Monday, October 20, 2008

Crisis at the Penny Arcade

My new look

Today I was standing in a Commerce Bank wearing black spandex, a green Old Navy hoodie, a brown puffy coat and sunglasses pouring mounds of coins from a Mango bag into the Penny Arcade and salivating as the machine kept on counting. Perry was standing next to me wearing his hooded fur coat eating a free treat that they give away to dogs at Commerce. I then took my receipt up to the front, cashed it $134, deposited a check from December 2007 for $75 that a co-worker had given to me to pitch in for our secretary's Christmas present from last year that I had completely forgotten about but that the Oprah people had unearthed, and asked the teller why Commerce was letting Capital One steal all their old locations in New York and only keeping their extremely inconvenient locations open and also why they charged me $40 to get new checks to pay other people with from the bank where my money already is.

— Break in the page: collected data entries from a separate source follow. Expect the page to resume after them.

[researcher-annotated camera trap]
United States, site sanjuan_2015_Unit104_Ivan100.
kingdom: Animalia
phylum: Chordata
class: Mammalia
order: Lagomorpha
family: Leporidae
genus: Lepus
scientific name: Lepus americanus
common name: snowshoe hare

As I walked out of there, for a brief moment, I saw myself as others (potentially) see me: unemployed, wearing mismatched exercise clothing, cashing checks from 10 years ago, scrounging around for change like some bag lady, walking with a bizarre and perfectly groomed dog in a coat, asking rhetorical questions about bank closures and most importantly acting as if this was all completely normal.

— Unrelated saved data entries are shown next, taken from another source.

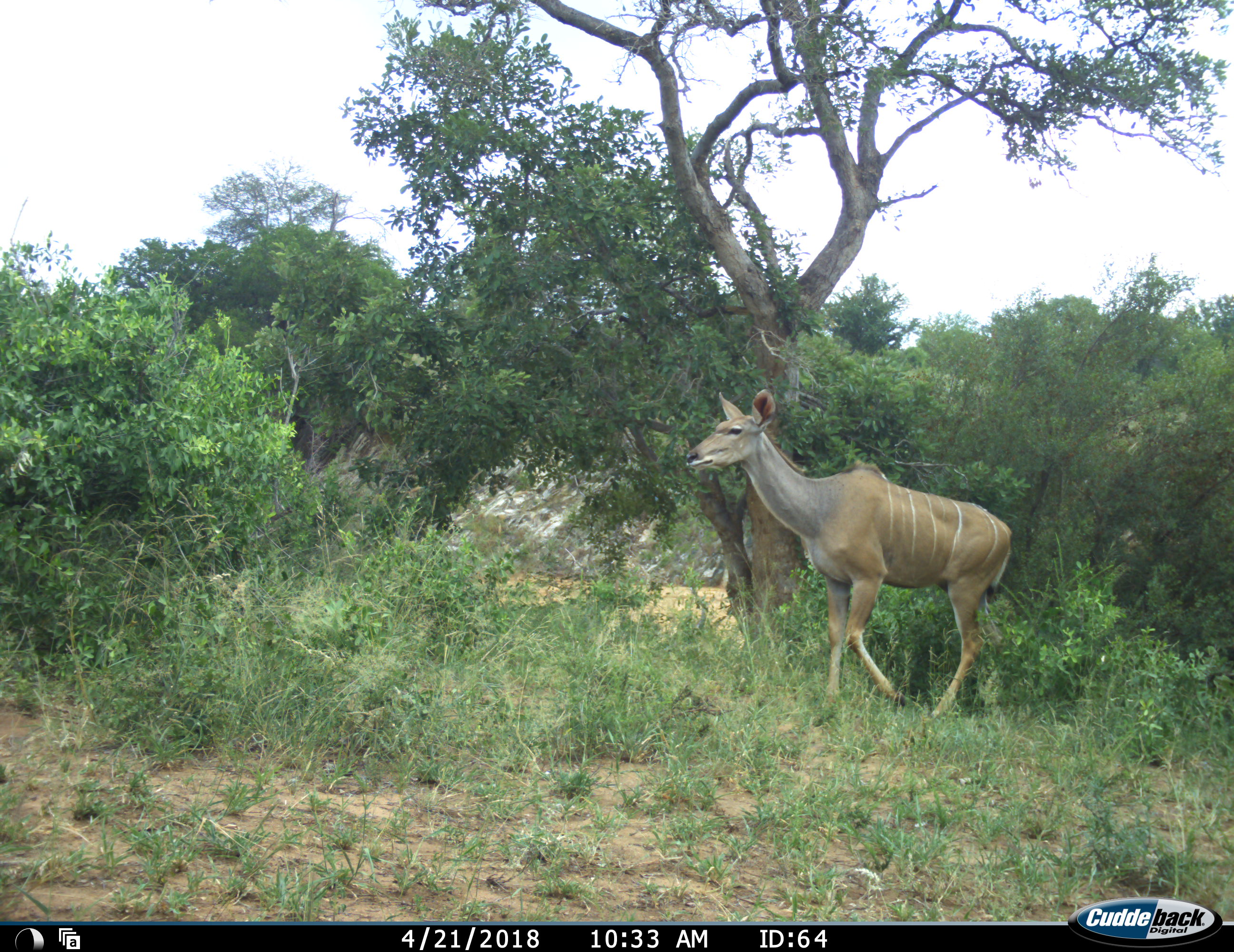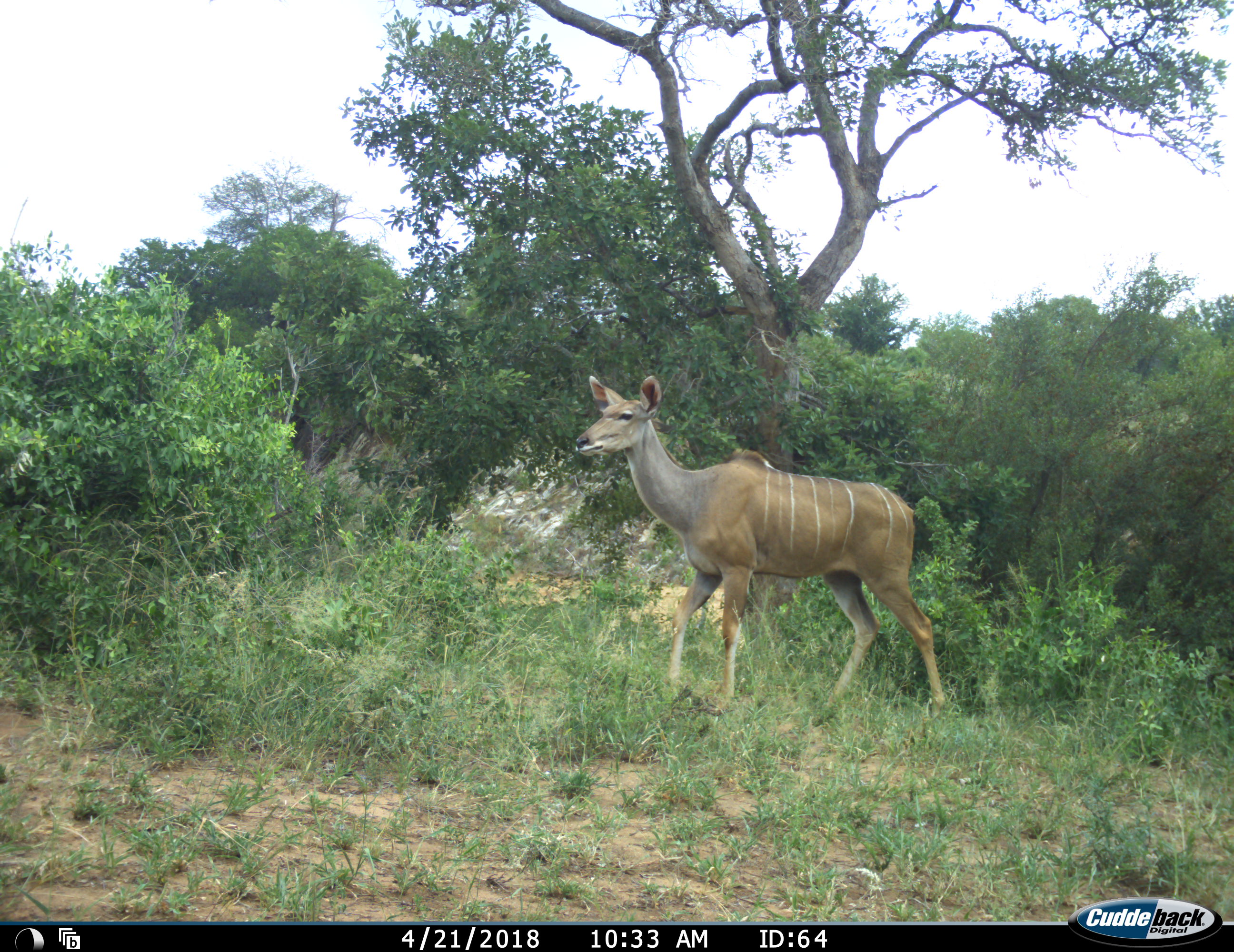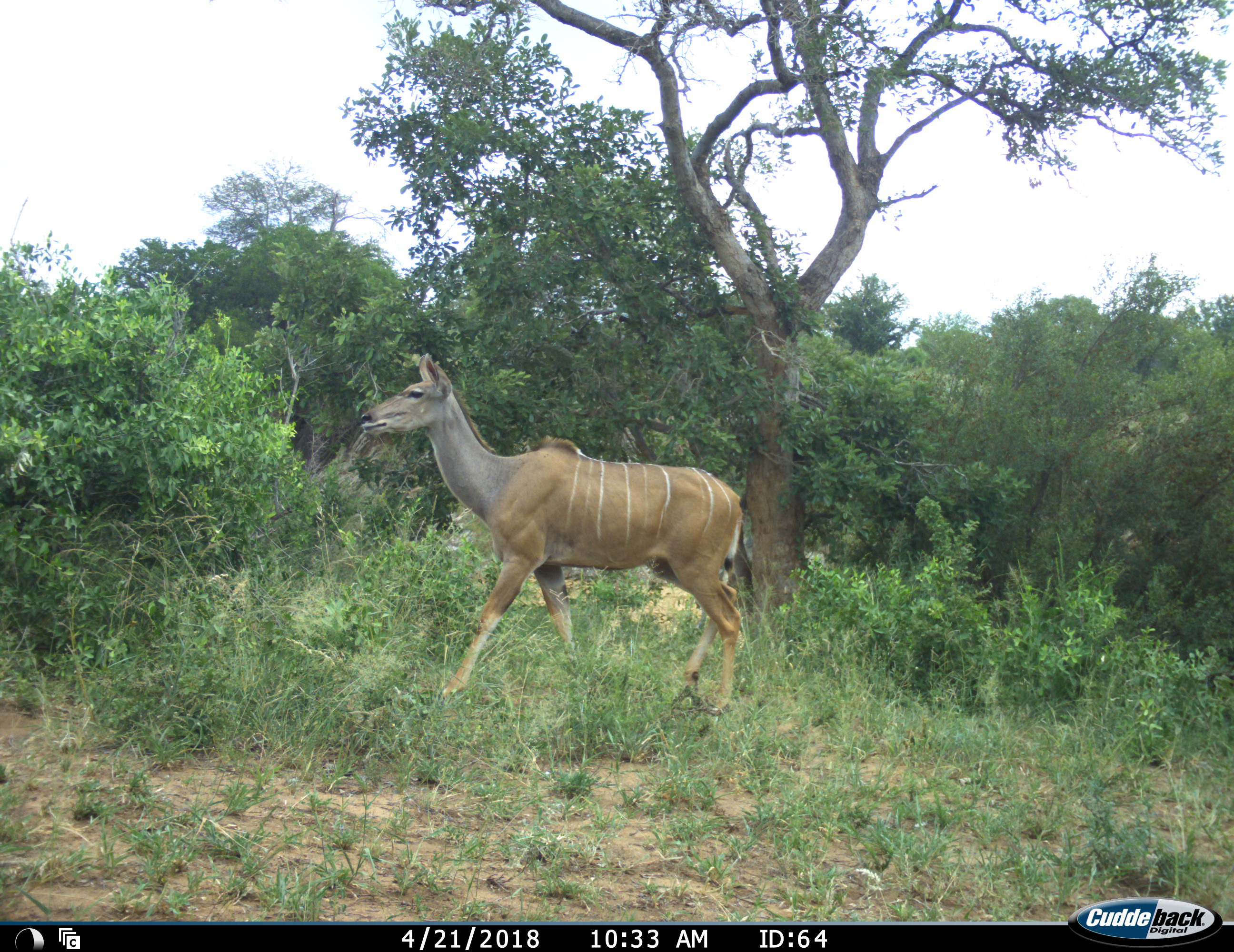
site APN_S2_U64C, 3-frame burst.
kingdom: Animalia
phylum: Chordata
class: Mammalia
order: Artiodactyla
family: Bovidae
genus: Tragelaphus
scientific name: Tragelaphus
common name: kudu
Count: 1.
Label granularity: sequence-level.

I'm just writing this to let you know that I realize that none of the above is in any way acceptable and now that I finally recognize this I will make the necessary changes or, if easier, just proceed with my back up plan which involves going directly to Bellevue and recommending to the staff that I be institutionalized with no possibility of release.

1 comment:

G Wolf said...

Hey it could be worse...you could have Tara Reid's boob job.